[Text section]
The Rural Health Conference 2019 aims to be a space where the voice around rural health can be raised and amplified. Rural health – and rural people more generally – are underrepresented in the discourses and policy debates around how to achieve the goal of a long and healthy life for all. The Rural Health Conference will provide a vibrant space for a wide range of health care professionals, students, activists and community health workers to stimulate debate, explore innovative solutions and raise our voices!
Ukulalela izwi lethu - Hearing our voice :
We are looking for presentations from or about the community we serve so that we can contextualise their needs and develop service delivery and research practice for the future. This may include the work of students, community workers, traditional and faith based healers, as well as the broader community. Our Voice includes a reflection on what we have been saying, why it is important and whether anyone has been listening to what we say; as well as voicing concerns we have about ethical rural practice.
Ukusebenza ngezwi lethu - Acting on our voice:
There are many voices that guide the development of rural health services including government policy, rural advocates such as WONCA and RHAP, and WHO; but how is policy being translated into service delivery at the local level? We are looking for best practice ideas for building young professionals so they can survive & thrive, building dialogue with local communities and their healers, and solutions for good practice despite poor resources, and best practice for influencing service development and good practice.
& Donela Besada
RuDASA Keynote Speaker:
Francois is the Deputy Executive Director at Wits RHI. He has expertise in HIV programme implementation, including antiretroviral therapy, opportunistic infection prophylaxis, human resource allocation, data systems and service integration and leads multiple antiretroviral treatment optimisation studies. Francois has an active interest in public sector access to HIV services, medical ethics and human rights. He is an advisor to the South African government, Southern African HIV Clinicians Society (SAHCS) and WHO. In his spare time he likes to rock climb!
PACASA Keynote Speaker:
INkosi Muziwenhlanhla Ngcobo is an executive member of ILembe Local House of Traditional Leaders and Chairperson of Nyuswa/Mlamula Development Trust. He is enrolled for PhD in Political Science at Western Cape University. His title of INkosi has not stopped him from being a humble man of the people, passionate about community development the Nyuswa Council has facilitated for young boys and girls. He is a firm believer in the Zulu saying "inkunzi isematholeni" which can be loosely translated to mean that tomorrow's leaders are amongst today's youth.
RuReSA Keynote Speaker:
Bongi is from rural Estcourt, KZN and trained as a Community Rehabilitation Facilitator at the Institute of Urban Primary Care (IUPHC) in 1997. Her work on human rights started in 2008. She has enabled mainstream NGOs in KZN to shift from CBR to disability-inclusive development, is the Chairperson of the Human Rights Committee in KZN and works on the Impendulo project (access to justice in traditional courts for people with disability in rural areas) and the Khulumani Collective (land and health rights for marginalised groups) funded by the European Union, EIDHR.
RuNurSA Keynote Speaker:
Mrs Noxolisa Gcina Radebe is with the KZN Department of Health as Director Primary Health Care. She holds a degree in B.A. CUR, a Master’s in Advanced Community Health Nursing and a Master’s in Public Health. She started her career as a professional nurse at Edenvale hospital . Mrs Radebe spent time at Edendale Nursing College as a Primary Health Care Trainer. In 2003 she was appointed as a District Manager for HarryGwala District. Then, in 2014,she joined the Provincial office as a Director Primary Health Care.
RMHC Keynote Speakers:
Sumaiyah is a health economist and researcher at the Alan J. Flisher Centre for Public Mental Health. She is currently pursuing a PhD focusing on economic costs, impacts and financing strategies for mental health in South Africa.
Donela is a senior scientist at the Health Systems Research Unit . She holds a masters in public health rom the University of Cape Town. Recent work is on the cost-effectiveness of decentralized MDR-TB care and the resource implications and health system benefits of the formalization and scale up of the national CHW programme through an investment case.

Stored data
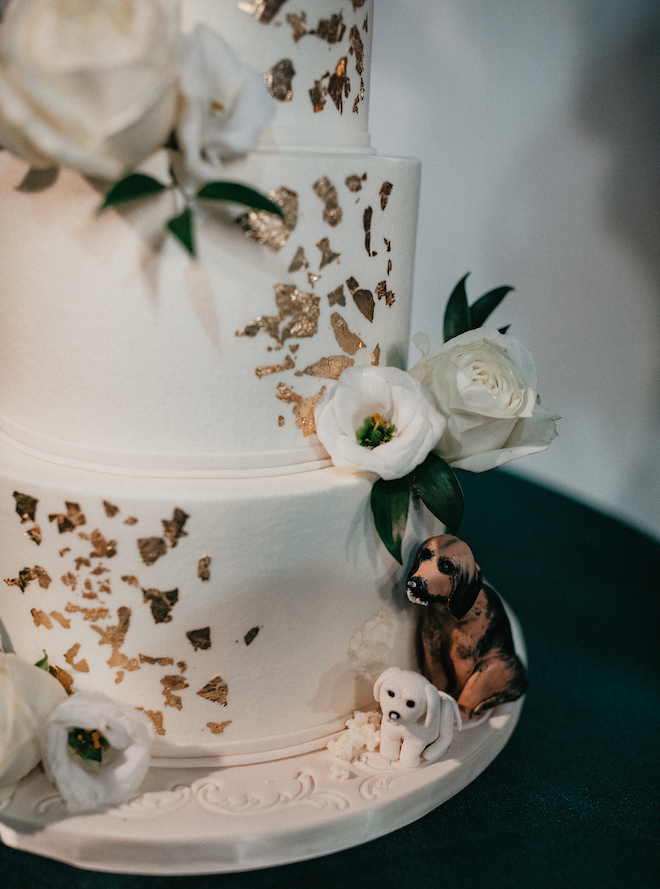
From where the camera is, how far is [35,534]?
0.90 m

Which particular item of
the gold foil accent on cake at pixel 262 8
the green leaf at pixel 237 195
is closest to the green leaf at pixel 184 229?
the green leaf at pixel 237 195

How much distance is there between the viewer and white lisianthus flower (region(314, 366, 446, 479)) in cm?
90

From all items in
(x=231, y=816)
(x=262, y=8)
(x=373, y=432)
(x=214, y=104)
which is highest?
(x=262, y=8)

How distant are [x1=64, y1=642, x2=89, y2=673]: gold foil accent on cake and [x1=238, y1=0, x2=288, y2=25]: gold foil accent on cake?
30.4 inches

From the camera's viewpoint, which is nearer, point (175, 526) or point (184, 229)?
point (184, 229)

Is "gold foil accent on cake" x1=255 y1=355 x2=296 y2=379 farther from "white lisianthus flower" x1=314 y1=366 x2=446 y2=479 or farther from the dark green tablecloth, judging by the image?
the dark green tablecloth

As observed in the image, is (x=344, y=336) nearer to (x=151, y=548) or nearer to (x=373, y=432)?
(x=373, y=432)

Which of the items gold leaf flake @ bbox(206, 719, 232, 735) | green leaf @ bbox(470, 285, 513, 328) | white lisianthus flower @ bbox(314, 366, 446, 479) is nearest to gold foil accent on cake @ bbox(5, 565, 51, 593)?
gold leaf flake @ bbox(206, 719, 232, 735)

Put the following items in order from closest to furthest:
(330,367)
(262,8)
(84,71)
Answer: (84,71) → (262,8) → (330,367)

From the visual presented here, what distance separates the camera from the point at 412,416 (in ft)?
3.02

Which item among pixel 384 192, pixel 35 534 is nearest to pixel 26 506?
pixel 35 534

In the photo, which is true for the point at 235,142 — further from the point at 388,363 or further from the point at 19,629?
the point at 19,629

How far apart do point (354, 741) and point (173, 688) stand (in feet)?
0.82

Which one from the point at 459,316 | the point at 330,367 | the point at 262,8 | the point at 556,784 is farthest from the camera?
the point at 459,316
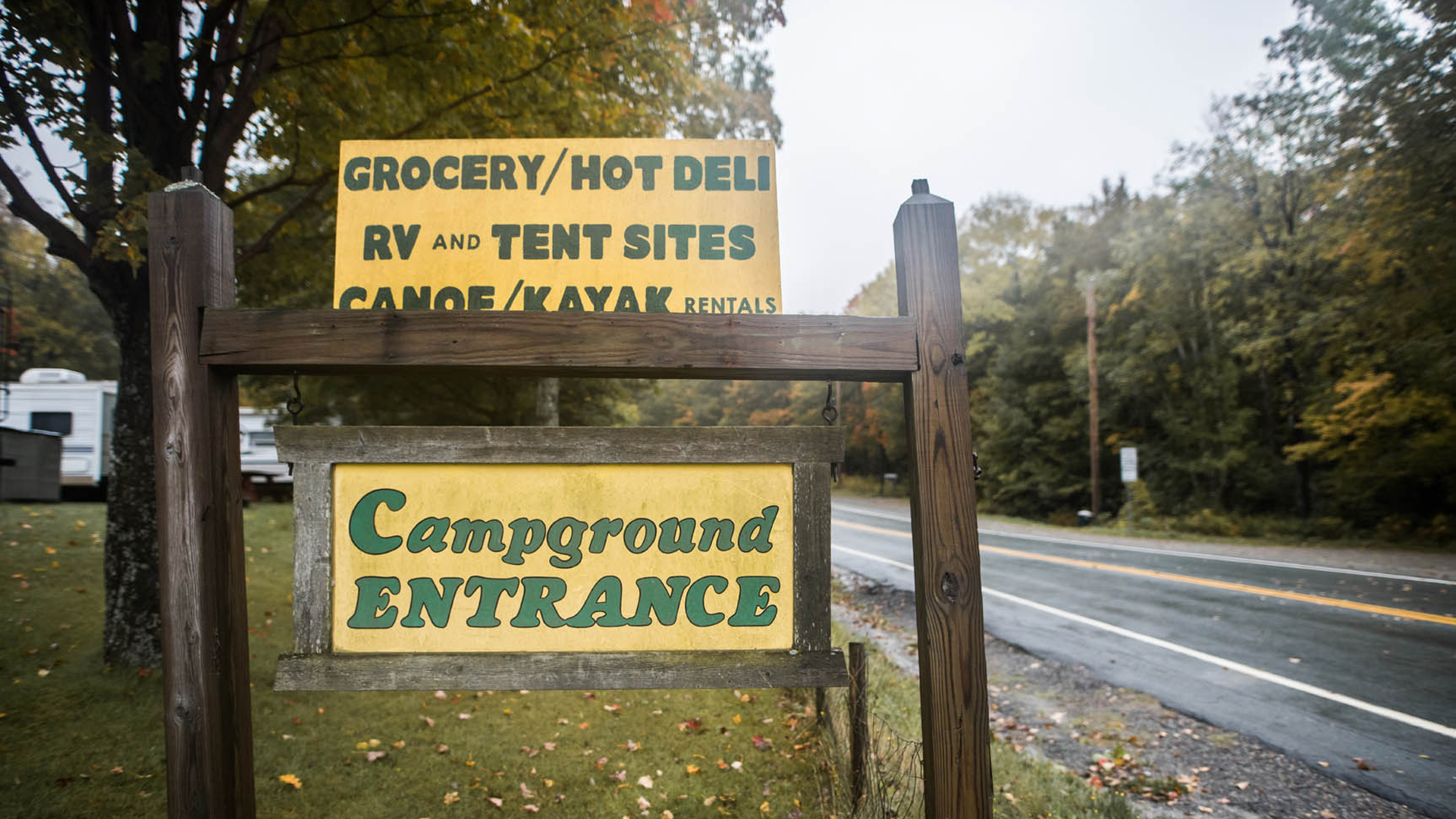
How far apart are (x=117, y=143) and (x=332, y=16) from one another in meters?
1.65

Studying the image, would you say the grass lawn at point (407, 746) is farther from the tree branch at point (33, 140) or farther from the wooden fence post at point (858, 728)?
the tree branch at point (33, 140)

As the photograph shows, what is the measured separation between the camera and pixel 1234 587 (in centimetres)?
1011

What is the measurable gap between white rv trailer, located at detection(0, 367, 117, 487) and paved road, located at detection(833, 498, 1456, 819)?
18.4 metres

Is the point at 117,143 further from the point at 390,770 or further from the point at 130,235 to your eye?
the point at 390,770

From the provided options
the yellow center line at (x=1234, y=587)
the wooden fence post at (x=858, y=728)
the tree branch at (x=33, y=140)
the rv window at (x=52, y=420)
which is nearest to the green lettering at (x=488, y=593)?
the wooden fence post at (x=858, y=728)

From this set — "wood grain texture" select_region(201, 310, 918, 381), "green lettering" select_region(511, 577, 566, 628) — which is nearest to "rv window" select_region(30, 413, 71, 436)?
"wood grain texture" select_region(201, 310, 918, 381)

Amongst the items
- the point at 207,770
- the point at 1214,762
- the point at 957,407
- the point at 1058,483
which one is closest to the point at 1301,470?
the point at 1058,483

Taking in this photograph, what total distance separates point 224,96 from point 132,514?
3.37 metres

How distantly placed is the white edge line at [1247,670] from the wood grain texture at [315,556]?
190cm

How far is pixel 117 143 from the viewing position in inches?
167

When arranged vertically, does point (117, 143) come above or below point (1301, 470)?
above

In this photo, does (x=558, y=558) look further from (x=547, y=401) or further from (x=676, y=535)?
(x=547, y=401)

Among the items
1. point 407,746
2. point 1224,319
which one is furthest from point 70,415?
point 1224,319

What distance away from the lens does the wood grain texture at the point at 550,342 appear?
203 centimetres
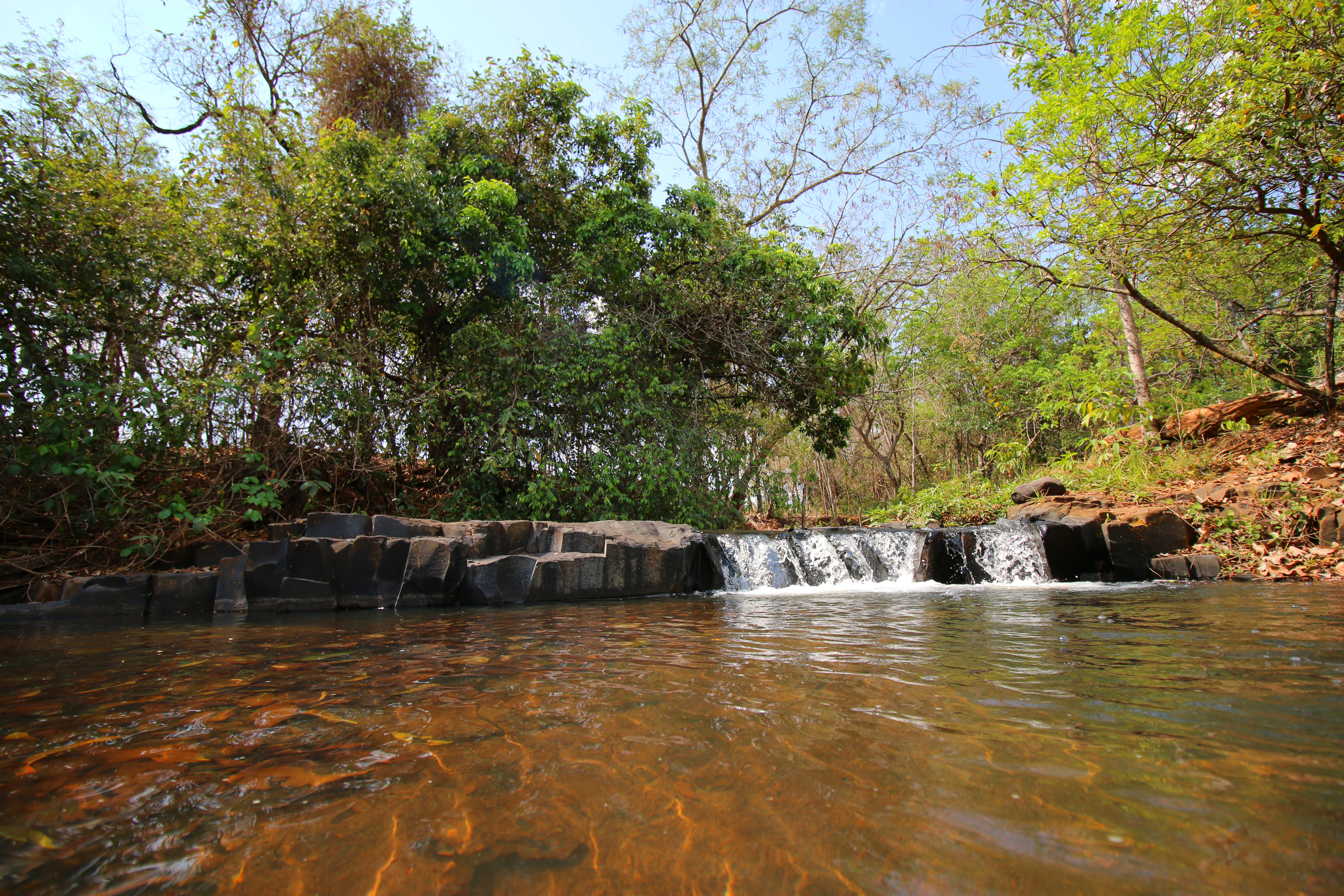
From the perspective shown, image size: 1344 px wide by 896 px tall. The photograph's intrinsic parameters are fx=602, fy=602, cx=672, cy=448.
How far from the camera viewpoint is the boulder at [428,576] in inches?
235

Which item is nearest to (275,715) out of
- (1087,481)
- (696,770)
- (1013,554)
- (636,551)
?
(696,770)

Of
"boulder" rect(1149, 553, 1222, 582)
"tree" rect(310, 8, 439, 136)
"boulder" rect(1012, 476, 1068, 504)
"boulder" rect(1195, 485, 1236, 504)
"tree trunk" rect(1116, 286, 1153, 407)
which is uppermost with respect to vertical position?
"tree" rect(310, 8, 439, 136)

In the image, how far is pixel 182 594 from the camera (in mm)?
5660

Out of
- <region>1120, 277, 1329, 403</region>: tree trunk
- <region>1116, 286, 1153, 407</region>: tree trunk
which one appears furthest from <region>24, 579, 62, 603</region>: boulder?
<region>1116, 286, 1153, 407</region>: tree trunk

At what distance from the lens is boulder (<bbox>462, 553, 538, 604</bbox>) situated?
6.08 metres

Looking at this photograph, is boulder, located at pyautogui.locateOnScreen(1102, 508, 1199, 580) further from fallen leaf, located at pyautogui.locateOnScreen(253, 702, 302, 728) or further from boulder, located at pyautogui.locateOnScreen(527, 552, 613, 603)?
fallen leaf, located at pyautogui.locateOnScreen(253, 702, 302, 728)

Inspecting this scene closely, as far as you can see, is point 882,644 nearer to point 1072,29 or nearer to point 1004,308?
point 1072,29

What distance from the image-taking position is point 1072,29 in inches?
452

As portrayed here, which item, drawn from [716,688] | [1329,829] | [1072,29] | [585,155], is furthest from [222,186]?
[1072,29]

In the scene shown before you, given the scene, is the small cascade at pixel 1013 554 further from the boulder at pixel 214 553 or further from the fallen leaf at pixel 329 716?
the boulder at pixel 214 553

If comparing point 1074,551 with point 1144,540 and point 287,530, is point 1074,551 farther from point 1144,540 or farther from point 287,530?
point 287,530

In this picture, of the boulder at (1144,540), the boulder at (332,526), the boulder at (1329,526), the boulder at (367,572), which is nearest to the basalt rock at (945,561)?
the boulder at (1144,540)

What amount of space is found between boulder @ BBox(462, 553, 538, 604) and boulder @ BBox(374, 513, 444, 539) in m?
0.63

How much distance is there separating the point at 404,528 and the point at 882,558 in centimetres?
600
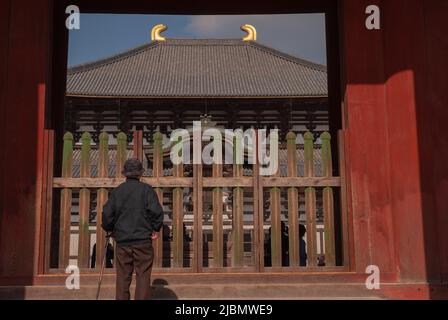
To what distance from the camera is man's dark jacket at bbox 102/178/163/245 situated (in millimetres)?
4684

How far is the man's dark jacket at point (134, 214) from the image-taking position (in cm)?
468

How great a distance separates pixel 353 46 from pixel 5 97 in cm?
370

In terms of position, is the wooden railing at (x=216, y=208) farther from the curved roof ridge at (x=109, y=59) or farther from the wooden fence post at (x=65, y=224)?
the curved roof ridge at (x=109, y=59)

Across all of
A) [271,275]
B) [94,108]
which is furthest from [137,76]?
[271,275]

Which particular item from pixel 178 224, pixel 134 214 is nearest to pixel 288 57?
pixel 178 224

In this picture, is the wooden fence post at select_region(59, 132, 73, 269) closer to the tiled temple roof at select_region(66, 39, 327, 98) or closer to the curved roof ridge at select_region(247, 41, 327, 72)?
the tiled temple roof at select_region(66, 39, 327, 98)

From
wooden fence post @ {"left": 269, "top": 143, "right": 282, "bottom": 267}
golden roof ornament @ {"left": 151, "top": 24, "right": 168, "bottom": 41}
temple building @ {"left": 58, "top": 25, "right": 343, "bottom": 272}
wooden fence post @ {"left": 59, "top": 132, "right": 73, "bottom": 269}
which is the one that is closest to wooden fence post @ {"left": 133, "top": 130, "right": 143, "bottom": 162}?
→ wooden fence post @ {"left": 59, "top": 132, "right": 73, "bottom": 269}

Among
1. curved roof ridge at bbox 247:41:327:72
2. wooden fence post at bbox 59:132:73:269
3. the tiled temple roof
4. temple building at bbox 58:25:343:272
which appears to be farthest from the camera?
curved roof ridge at bbox 247:41:327:72

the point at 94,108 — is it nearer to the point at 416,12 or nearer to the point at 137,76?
the point at 137,76

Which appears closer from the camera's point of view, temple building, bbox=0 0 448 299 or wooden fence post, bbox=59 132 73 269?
temple building, bbox=0 0 448 299

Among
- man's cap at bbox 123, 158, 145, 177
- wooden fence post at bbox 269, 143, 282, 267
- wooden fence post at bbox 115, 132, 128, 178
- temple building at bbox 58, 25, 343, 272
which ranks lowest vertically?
wooden fence post at bbox 269, 143, 282, 267

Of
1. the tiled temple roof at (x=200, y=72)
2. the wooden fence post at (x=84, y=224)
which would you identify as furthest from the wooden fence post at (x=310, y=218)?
the tiled temple roof at (x=200, y=72)

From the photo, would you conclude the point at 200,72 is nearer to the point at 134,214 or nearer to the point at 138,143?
the point at 138,143

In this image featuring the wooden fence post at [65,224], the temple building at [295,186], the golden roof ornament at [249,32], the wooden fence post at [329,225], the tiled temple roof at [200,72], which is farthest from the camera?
the golden roof ornament at [249,32]
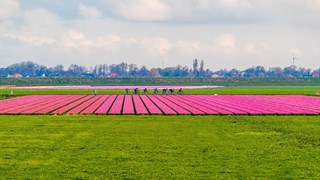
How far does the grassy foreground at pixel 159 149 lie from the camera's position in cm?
1416

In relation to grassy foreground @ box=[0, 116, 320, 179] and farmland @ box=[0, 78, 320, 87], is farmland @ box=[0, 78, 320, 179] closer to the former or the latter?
grassy foreground @ box=[0, 116, 320, 179]

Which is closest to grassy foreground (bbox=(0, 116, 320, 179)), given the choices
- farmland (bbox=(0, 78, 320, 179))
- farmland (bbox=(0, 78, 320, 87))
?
farmland (bbox=(0, 78, 320, 179))

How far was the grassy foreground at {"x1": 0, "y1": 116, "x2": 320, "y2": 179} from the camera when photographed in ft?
46.4

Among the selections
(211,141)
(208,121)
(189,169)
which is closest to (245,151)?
(211,141)

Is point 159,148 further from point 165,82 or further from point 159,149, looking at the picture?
point 165,82

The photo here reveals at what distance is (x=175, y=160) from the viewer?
15922 millimetres

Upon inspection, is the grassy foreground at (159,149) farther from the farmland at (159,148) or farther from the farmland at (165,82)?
the farmland at (165,82)

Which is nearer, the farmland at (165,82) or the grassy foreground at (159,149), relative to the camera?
the grassy foreground at (159,149)

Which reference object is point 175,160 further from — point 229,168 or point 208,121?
point 208,121

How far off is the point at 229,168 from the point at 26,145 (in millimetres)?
8372

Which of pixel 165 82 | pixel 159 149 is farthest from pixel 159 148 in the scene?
pixel 165 82

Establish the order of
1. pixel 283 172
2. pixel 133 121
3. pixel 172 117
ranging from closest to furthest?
pixel 283 172, pixel 133 121, pixel 172 117

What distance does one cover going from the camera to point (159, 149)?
18.2 m

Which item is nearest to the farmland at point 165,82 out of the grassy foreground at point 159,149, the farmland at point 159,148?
the farmland at point 159,148
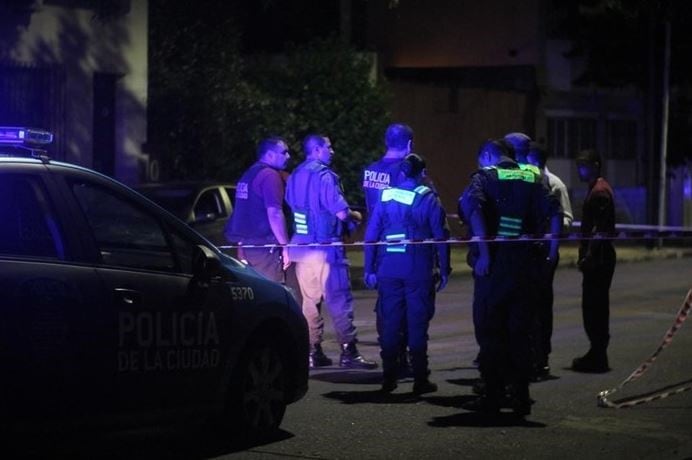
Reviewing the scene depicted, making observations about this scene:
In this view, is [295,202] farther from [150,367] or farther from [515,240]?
[150,367]

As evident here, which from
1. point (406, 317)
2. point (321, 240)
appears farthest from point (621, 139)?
point (406, 317)

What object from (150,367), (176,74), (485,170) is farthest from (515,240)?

[How to complete this task]
Answer these questions about the Rural Health Conference 2019 text.
1. In what year was Mrs Radebe appointed District Manager for HarryGwala District?
2. What does Francois like to do in his spare time?
3. At which university is INkosi Muziwenhlanhla Ngcobo enrolled for his PhD?

[Result of this task]
1. 2003
2. Rock climb
3. Western Cape University